Sepulangnya ke rumah, Samara mencoba menghubungi nomer handphone ibunya kembali. Pada dering kelima, panggilan telepon akhirnya diterima. Ia lega sekali bisa mendengar suara ibunya lagi.
“Samara, apa kabar kamu di sana?” tanya ibunya, suaranya khas wanita Solo yang lembut dan anggun.
“Di sini baik, Bu, alhamdulillah,” ujar Samara. “Ibu bagaimana di sana?”
Suara motor dan mobil terdengar bising di latar, ibunya lanjut berbicara, “Ibu lagi dalam perjalanan ketemu orang yang mau nyambung bisnis dengan Sendang Laras.”
“Oh, orang yang jualan lukisan di Bali, ya, Bu?” tanyanya, sekedar mau memastikan.
“Iya, dia punya toko di Bali. Ibu ditawari beli per paket, harganya lebih murah dari pada beli satuan. Nantinya Ibu berencana pajang semua lukisannya di toko Sendang Laras,” ujarnya. “Sebenarnya dia masih bersaudara jauh sama Ibu.”
Lantas ia menggerutu, “Samara saja belum pernah Ibu bawa ke Sendang Laras. Padahal sudah setahun tinggal di Solo. Apalagi dikenalin sama saudara-saudara Ibu langsung.”

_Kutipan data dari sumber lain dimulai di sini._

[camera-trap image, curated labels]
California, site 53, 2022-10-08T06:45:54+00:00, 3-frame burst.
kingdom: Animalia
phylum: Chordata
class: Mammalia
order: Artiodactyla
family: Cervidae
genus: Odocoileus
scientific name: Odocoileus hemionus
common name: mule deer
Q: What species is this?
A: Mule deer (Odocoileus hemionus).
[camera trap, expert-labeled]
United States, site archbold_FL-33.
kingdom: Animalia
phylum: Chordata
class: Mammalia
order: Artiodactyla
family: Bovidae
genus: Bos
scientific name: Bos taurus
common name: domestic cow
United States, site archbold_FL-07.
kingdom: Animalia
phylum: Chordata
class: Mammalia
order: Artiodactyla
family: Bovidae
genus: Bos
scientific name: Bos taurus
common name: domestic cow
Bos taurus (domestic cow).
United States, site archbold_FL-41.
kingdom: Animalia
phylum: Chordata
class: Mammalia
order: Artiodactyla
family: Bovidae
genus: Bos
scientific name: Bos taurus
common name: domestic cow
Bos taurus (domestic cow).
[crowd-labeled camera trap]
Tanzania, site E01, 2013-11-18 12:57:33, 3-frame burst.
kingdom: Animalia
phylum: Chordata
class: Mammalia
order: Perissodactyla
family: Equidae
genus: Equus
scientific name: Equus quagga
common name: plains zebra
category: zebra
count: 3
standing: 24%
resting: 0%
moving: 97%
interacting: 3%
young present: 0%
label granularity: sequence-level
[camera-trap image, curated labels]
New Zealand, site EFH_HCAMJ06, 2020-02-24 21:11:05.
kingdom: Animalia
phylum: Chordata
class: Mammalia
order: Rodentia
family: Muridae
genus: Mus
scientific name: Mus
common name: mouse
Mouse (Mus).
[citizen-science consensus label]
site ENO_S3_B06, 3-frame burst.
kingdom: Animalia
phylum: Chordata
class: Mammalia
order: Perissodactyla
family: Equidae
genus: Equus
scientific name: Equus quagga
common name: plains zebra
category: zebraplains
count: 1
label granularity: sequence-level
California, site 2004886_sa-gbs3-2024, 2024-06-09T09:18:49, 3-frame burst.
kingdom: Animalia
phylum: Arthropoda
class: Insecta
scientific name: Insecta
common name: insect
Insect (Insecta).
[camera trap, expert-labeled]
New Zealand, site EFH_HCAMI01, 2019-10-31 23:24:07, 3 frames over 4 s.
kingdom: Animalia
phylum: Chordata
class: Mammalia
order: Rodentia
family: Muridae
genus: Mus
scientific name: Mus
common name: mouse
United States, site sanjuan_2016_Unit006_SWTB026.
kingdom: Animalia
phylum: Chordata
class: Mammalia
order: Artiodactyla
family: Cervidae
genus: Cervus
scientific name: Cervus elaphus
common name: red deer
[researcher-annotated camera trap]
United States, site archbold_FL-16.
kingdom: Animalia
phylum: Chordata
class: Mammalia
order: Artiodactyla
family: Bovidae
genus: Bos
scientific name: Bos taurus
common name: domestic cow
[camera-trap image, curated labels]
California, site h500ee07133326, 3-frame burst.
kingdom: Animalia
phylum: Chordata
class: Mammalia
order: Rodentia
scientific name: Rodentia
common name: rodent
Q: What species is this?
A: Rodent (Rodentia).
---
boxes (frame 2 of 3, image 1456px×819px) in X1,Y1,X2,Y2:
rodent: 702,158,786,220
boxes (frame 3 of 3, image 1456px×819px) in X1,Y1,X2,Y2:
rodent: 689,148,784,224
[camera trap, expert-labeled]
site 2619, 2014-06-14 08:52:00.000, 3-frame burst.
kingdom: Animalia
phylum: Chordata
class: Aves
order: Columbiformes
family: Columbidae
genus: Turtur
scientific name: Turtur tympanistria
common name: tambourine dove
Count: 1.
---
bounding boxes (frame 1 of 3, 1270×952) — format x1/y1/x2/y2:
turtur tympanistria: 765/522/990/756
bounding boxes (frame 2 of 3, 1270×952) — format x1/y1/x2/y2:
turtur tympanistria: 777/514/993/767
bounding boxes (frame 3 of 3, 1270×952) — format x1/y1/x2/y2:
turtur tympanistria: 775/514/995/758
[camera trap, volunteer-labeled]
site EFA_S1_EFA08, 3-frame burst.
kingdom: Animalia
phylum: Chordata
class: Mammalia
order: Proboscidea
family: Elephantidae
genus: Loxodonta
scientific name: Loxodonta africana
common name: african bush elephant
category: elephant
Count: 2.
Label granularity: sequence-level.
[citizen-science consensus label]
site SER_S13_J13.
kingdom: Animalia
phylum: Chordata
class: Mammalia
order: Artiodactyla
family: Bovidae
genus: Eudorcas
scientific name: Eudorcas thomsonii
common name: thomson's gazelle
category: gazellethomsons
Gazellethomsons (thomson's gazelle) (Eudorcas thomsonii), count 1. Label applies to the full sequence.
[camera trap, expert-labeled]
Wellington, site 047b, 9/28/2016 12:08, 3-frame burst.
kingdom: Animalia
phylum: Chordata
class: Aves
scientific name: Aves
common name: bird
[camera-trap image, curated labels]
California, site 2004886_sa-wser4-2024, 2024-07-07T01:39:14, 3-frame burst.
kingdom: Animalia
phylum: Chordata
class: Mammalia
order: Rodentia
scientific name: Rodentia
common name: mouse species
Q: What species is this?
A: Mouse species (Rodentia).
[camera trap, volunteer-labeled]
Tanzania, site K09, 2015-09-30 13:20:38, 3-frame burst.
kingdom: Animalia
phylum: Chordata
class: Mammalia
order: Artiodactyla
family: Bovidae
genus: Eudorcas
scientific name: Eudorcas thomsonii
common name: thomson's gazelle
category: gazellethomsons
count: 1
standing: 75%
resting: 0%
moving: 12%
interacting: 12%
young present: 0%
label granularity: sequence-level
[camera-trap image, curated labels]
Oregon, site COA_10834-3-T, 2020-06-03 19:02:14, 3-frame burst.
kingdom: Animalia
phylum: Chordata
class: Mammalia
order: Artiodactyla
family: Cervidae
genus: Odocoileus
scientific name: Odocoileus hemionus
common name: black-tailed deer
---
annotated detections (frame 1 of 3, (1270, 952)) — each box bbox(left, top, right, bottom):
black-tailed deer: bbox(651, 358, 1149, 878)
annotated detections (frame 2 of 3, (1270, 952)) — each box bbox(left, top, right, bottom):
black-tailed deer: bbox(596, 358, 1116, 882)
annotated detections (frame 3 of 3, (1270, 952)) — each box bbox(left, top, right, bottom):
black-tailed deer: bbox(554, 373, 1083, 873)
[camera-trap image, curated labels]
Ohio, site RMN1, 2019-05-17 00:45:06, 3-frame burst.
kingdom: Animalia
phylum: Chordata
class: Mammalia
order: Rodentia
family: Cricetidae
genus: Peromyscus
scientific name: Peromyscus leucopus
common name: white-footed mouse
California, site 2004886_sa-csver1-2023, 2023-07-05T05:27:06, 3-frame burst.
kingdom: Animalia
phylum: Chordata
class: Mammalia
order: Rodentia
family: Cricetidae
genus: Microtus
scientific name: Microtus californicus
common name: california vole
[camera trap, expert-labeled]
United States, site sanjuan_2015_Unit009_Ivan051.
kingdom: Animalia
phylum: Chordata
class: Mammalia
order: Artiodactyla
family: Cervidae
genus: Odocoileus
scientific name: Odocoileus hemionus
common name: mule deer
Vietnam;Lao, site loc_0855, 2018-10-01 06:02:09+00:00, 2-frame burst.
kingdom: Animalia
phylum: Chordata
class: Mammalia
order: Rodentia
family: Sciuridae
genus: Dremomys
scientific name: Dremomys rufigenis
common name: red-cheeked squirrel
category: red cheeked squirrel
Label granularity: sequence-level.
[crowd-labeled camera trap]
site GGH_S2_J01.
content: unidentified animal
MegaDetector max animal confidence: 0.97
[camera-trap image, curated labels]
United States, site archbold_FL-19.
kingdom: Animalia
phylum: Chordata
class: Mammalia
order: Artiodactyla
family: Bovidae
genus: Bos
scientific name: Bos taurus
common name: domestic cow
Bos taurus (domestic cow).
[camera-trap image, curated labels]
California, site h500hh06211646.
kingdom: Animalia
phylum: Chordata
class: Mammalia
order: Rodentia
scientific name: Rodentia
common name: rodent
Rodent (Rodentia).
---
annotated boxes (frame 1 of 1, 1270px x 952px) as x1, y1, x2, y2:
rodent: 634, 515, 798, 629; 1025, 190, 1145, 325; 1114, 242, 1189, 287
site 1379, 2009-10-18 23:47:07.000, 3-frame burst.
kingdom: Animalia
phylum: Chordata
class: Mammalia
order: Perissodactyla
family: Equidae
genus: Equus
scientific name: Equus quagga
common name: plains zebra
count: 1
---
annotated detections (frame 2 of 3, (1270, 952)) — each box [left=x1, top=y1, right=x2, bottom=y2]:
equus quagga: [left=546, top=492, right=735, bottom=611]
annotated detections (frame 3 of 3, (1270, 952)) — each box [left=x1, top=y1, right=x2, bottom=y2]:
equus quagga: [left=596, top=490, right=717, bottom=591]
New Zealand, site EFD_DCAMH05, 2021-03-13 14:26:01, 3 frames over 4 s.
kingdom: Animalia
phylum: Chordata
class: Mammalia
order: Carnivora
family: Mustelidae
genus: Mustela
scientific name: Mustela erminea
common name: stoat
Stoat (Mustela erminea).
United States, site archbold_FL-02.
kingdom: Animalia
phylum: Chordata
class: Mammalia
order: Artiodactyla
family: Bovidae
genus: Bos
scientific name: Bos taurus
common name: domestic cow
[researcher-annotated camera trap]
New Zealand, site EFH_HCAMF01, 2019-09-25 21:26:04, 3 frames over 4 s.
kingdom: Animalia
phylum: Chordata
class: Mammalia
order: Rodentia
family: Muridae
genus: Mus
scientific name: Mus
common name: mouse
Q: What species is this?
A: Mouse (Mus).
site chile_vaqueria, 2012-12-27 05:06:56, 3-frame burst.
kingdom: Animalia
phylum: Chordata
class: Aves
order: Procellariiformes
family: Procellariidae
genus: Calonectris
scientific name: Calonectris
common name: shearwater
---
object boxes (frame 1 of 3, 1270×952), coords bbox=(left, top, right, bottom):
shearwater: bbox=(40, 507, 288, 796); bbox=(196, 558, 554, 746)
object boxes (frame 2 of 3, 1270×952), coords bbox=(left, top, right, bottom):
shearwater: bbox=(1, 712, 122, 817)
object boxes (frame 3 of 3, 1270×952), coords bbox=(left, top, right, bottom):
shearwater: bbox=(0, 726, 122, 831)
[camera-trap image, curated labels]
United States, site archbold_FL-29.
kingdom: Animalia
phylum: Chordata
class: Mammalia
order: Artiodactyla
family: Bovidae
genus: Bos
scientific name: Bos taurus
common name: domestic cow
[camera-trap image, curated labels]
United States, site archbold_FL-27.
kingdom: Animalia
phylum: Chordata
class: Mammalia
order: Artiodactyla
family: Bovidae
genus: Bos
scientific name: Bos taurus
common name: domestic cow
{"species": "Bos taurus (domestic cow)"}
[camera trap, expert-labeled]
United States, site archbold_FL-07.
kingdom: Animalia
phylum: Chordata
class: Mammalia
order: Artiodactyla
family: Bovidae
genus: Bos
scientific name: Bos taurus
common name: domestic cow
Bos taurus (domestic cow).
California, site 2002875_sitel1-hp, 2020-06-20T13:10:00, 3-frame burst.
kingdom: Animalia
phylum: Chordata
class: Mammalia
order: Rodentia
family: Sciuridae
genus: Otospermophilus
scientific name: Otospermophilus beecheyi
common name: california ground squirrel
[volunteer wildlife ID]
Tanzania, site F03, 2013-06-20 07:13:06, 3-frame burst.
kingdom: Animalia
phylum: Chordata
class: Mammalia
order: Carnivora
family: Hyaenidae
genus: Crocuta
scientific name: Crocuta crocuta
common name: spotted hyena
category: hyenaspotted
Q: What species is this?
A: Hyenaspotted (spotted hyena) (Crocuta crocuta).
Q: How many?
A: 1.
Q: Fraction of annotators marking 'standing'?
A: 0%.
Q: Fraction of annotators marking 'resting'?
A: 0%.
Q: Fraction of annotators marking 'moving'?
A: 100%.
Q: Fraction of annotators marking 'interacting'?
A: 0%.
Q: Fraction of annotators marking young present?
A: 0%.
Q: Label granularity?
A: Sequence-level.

“Nanti setelah Ibu pulang, kita bisa jalan-jalan bersama,” gumam ibunya, memberikan harapan.
Samara tersenyum lebar. Saat itulah ia teringat surat misterius yang diterimanya pagi ini. Secepatnya ia ingin menanyakan, “Oh, iya, Bu, tadi pagi ada—”
“Sudah dulu ya, Sam,” potong ibunya, terdengar buru-buru. “Ibu sudah mau sampai di lokasi pertemuan, nanti kita bisa telponan lagi.”
“Oh, ya sudah—” gumamnya pasrah. “Hati-hati di jalan ya, Bu.”
Padahal ia sangat ingin mengonfirmasi; apakah sang ibunda mengenal Pak Soeprapto? Sayang, ibunya terburu-buru menutup telepon. Rasa penasarannya pun harus ditunda sampai nanti bisa menghubungi ibunya lagi.
Menjelang langit gelap, sambil menunggu adzan maghrib, Samara berselonjor di atas kasur kamarnya. Ia membuka buku yang baru dibelinya tadi di acara book signing.
Sebelum ia merobek plastik buku, sejenak ia mengamati cover buku biru tersebut. Ada gambar pegunungan dan bola dunia. Nama sang penulis terpampang jelas di bagian bawah cover, sekali lagi dibacanya, “Nathan Woroyo—”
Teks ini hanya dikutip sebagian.